* [Compito da svolgere]
Prosegui il brano su Barabba in Marco 15:7 e Luca 23:19, ripartendo subito dopo la sua ultima frase.

* [Brano da leggere]
Mc. 15:7 sarebbe uguale a Luca 23:19? Ma quando mai? Secondo NA27 abbiamo:

Marco 15:7 ên de ho legomenos Barabbas meta tôn stasiastôn dedemenos hoitines en têi stasei fonon pepoiêkeisan.

Luca 23:19 hostis ên dia stasin tina genomenên en têi polei kai fonon blêtheis en têi fulakêi.

Marco parla di Barabba e di quelli che avevano assieme a lui commesso l'omicidio durante una rivolta. Luca parla solo di Barabba, tanto è vero che hostis è il pronome singolare nominativo: quello, lui. E il verbo ên è l'imperfetto indicativo singolare! Non vi è alcun accenno ad altre persone. Non capisco di cosa stia parlando Donnini in questo caso. Queste frasi al contrario dimostrano appunto che Barabba era in galera per quel motivo.

Se proprio vogliamo andare a cavillare con la grammatica, osserviamo che sia Matteo che Luca hanno "dia stasin", cioè dia + accusativo che ha senso di "a causa di". Pertanto si dovrebbe tradurre: "Era stato messo in carcere a causa di una sommossa e omicidio" non come Donnini, che traduce: "Era stato messo in carcere in occasione di", perchè vuole concludere che Barabba finì in carcere innocentemente e la sommossa e l'omicidio sono completamente a carico degli altri menzionati con lui (peccato tra l'altro che Matteo e Luca che qui si invocano non parlano di "altri" ma solo di Barabba).

* [Estratto dei dati]
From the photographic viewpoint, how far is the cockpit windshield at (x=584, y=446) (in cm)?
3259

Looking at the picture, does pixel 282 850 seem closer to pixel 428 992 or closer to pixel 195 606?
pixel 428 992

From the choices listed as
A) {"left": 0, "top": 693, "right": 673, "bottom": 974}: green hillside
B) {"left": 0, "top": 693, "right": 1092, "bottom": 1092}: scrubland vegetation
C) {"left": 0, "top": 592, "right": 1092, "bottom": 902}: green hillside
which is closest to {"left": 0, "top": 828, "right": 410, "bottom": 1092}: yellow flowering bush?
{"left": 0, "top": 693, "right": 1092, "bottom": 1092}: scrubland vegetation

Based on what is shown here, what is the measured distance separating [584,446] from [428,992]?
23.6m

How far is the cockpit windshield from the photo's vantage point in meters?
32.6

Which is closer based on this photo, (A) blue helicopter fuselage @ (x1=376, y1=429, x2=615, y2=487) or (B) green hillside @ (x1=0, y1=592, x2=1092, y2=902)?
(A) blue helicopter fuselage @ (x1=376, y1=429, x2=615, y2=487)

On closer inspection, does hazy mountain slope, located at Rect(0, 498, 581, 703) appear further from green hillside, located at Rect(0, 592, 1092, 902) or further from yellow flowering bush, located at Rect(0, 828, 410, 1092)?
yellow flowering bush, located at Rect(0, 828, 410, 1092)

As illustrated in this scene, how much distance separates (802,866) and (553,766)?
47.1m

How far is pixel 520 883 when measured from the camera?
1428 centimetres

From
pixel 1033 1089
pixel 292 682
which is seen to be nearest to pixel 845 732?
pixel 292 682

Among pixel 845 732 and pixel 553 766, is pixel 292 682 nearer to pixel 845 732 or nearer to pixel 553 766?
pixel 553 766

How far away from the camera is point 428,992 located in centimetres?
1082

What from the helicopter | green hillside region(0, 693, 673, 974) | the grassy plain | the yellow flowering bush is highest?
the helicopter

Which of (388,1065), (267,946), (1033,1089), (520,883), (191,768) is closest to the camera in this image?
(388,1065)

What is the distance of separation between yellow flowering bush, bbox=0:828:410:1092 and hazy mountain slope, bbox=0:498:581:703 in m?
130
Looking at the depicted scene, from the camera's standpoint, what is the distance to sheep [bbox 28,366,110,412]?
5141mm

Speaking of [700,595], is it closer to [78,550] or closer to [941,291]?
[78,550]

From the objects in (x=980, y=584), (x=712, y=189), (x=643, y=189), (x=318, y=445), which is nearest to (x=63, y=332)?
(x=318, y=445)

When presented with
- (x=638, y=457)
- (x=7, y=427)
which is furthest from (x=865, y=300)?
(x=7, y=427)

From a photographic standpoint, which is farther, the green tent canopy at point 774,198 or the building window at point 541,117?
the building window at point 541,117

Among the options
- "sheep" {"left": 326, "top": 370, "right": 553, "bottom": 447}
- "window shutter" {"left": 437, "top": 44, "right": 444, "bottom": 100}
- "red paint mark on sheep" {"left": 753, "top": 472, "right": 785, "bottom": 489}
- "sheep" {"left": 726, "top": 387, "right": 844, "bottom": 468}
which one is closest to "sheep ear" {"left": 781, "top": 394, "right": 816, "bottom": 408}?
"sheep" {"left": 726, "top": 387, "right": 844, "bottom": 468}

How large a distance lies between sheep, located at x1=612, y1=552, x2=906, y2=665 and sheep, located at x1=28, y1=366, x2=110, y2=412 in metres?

* [Sezione risposta]
Gran parte dell'argomentazione di Donnini riguarda l'uso della preposizione dia, il perno della sua dimostrazione della "corretta" interpretazione di Mt. 27:16 e Lc. 23:19. Ma qui mi sembra che si possano avanzare non poche critiche. Donnini scrive: "infatti le parole "dia stasin tina" possono essere tradotte con "in occasione di una sommossa", "poiché c'era stata una sommossa", "nel luogo della sommossa", "durante una sommossa""

insomma, Donnini le dice tutte ma omette la traduzione corretta: "A CAUSA DELLA SOMMOSSA", stasin è infatti accusativo e questo viene sorvolato allegramente... Per avere il senso di "durante la sommossa", quello che vorrebbe leggervi Donnini, che deresposabilizzerebbe teoricamente Barabba, avremmo dovuto avere ad. es. dia + genitivo = dia stasews. In altre parole: Barabba è in carcere e la causa di questa incarcerazione è la sommossa e l'omicidio (menzionato dopo nella frase, sempre all'accusativo).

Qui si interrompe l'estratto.